I would simply word it like that, "I'm glad you are interested in the work I do, but when you join these companies, we sign contracts, and are not supposed to discuss our work. You can check out the Mystery Shopper Forum and there are posts on there that list the various companies, and you can simply sign up with the ones you want to try." Leave it at that. If she asks further questions, you do not owe an explanation.

There is the truth.
Then there is the right thing to say.
@MsJudi wrote:

Over the years, several friends and acquaintances have asked direction and assistance with shopping. After spending a great deal of my time trying to help some of them, the only one who was successful was my daughter-in-law.
I have nieces and nephews of varying ages. But lately, I have been taking my youngest niece on some of the shops where it's allowed. She tags along just to tag along, but she's very natural and easy-going about it. Her memory and recall is excellent! Maybe it's something she'll have an interest in down the road.
I've told many family and friends that I mystery shop. Some have shown some interest. I've referred them to this forum. Not one has checked it out.
Keep in mind the person who helped a friend who lived far enough away to not be competition. Except that friend told another person who did become competition.
The only people that know I mystery shop are my wife and my two kids

In fact, my wife has helped me on several shops where I have to bring an adult.
I am absolutely not a territorial IC. I have mentioned names of merchandising companies to people who, it seemed to me, would complete the work as requested and please the MSC's and clients. Someone told me about a big company, and I appreciated that. But to each their own.

Bach is not noise, Madam. (Robert, in Two's Company)
When my son wanted to tell someone local about mystery shopping I told him not to give them any information at all. Or if he thinks he has a chance with the girl, just give her enough information to get her started with a company that we don't work with. Like Trendsource, Cirrus or Coyle.. I've told him multiple times not to create any more competition for jobs than we already have.
I helped a friend in another market get started and it was just a headache. She didn't really have the mindset to be an independent contractor and couldn't truly commit to the jobs time-wise. She got frustrated at me when it came to searching for jobs. Overall, it was a small nightmare.

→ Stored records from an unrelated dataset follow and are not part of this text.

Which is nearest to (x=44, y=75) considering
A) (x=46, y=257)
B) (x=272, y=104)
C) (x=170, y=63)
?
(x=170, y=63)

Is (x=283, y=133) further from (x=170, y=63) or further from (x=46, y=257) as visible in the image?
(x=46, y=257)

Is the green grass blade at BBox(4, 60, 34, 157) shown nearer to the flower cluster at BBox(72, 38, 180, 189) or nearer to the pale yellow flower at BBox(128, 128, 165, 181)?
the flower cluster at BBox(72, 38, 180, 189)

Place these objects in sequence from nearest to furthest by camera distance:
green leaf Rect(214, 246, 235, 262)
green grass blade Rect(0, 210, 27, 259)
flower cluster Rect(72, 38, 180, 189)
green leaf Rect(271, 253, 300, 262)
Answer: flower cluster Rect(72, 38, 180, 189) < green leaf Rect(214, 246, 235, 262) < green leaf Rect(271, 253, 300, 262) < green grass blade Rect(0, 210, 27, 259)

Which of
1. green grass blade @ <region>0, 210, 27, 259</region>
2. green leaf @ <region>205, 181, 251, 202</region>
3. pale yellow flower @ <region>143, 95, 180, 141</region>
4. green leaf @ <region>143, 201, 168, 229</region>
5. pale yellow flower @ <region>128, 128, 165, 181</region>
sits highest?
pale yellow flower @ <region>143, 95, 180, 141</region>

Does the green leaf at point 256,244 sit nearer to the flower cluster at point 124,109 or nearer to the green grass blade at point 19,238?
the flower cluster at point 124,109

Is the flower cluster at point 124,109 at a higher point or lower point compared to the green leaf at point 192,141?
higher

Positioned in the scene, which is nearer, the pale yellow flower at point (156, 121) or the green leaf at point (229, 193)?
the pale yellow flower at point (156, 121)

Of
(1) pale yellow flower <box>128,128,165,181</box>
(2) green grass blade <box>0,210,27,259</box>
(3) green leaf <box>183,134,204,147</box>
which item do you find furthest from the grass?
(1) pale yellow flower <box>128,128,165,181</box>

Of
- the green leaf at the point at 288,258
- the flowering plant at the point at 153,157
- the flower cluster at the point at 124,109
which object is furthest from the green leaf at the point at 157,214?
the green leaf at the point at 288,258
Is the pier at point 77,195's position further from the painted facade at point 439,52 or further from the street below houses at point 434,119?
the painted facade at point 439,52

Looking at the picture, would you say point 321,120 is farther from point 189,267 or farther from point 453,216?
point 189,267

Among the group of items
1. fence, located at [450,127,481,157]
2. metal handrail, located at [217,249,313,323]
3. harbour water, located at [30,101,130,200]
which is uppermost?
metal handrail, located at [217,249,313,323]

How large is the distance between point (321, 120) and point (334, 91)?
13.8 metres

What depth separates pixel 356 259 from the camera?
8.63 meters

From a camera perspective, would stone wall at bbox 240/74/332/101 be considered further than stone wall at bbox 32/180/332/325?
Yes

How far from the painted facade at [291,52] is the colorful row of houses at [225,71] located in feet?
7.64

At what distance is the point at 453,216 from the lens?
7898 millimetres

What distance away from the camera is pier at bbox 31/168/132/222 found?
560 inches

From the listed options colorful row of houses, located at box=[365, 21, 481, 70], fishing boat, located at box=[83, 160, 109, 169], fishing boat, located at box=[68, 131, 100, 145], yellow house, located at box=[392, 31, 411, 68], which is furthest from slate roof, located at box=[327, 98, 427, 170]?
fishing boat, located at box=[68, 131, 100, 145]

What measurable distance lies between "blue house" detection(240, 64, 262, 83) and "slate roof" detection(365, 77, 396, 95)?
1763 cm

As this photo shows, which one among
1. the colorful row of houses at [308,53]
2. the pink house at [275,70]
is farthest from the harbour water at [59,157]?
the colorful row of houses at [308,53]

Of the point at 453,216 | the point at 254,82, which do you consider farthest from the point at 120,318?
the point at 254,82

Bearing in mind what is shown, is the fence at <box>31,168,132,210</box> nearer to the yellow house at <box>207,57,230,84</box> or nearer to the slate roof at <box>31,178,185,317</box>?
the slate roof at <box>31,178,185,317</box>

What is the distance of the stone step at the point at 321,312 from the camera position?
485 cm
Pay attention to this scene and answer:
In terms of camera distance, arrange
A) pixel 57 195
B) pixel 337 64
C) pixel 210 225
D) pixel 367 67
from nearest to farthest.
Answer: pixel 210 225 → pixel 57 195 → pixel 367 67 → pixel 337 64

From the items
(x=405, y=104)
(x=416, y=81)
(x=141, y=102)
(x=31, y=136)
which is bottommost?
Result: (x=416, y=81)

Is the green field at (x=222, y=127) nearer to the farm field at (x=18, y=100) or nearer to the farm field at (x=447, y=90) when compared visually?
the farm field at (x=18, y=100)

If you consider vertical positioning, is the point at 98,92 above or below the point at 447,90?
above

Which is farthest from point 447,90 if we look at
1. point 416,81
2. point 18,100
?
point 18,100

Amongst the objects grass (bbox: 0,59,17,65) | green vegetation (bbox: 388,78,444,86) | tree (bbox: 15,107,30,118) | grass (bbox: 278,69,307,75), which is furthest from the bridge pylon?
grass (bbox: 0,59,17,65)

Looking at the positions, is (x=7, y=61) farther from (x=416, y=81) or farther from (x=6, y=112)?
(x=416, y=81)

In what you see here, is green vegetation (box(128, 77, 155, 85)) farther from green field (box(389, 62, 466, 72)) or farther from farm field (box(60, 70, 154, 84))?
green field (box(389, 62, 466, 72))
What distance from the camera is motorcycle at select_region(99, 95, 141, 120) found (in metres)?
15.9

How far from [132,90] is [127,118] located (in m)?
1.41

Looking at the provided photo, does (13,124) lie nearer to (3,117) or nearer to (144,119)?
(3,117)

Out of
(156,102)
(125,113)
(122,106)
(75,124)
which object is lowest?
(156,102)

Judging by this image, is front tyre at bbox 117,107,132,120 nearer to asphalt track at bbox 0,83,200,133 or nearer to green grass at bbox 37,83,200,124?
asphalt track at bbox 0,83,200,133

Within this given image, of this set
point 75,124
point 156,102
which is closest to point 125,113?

She would continually say how "lucky" I was when it came to landing good jobs but didn't really understand that it was a lot of work searching for jobs, scheduling them, tracking them and the associated mileage and payment. Of course there's a small element of luck but work created most of my "luck."

I have other friends and family who have expressed interest, also in different areas, and I have written up tons of info and none of them have acted on it.

I think most people have the view of mystery shopping like the romantic way it's portrayed - eat for free, shop for free, etc. and don't understand the work involved in it.

All of that to say - I agree with throwing the friend a bone with a company that you don't work much with and see if they go anywhere with it. And as others have said, you likely didn't have anyone helping you, I know I didn't. It's the kind of thing you need to be a bit of a self starter on. If one doesn't have that characteristic, they probably won't make it anyway.
I guess it's kind of like referring people for open job positions. If it's not someone you know well, but just know through someone, it might depend on the type of work the person is seeking.

But if it's someone you know well and think would be a good fit, you could try to match them with a MSC that suits them and what they're looking for.
I have only had a few occasions where a friend has asked specifically about mystery shopping. Most of my close friends know I mystery shop. To be truthful I do not think the majority of them would be successful in this due to a variety of personality traits such as little patience, not good at attention to detail, not a good time budgeter etc. so I have stressed the parts of the jobs that require these things with targeted examples. For a few I have told them if they are serious they should talk to me before starting out so I can explain the pitfalls and warn them not to accept any jobs they see on places like Craigslist. I mention scam companies etc. but still two people have actually answered some of those ads. Fortunately they told me the specifics before accepting the offers. But that has scared them away.
For those who still seem interested I tell them to sign up for one specific company that does lower pay but easy jobs so they can try it out. No one has yet. Since bonuses here are few and far between I have little to lose and a friend to compare notes with if they become a mystery shopper.
A friend of a friend was telling me about how they just got a mystery shopping offer that came with a big check for them to use to buy gift cards. I told them that it was definitely a scam. They asked how I was so sure. I told them I was a full-time mystery shopper, and that was not how it worked. They looked at me like I said I was from Mars, and said I was obviously wrong because the check came by Federal Express, and they intended to go through with it. I just let it go, being pretty sure they didn't have a bank account and no one was going to cash the check for them.

Edited 2 time(s). Last edit at 10/24/2024 10:05PM by mystery2me.
My sister knows someone who takes my TXRH and 5G shops "just for fun" at I'm guessing base.. I cant tell her to tell her friend to stop. Right?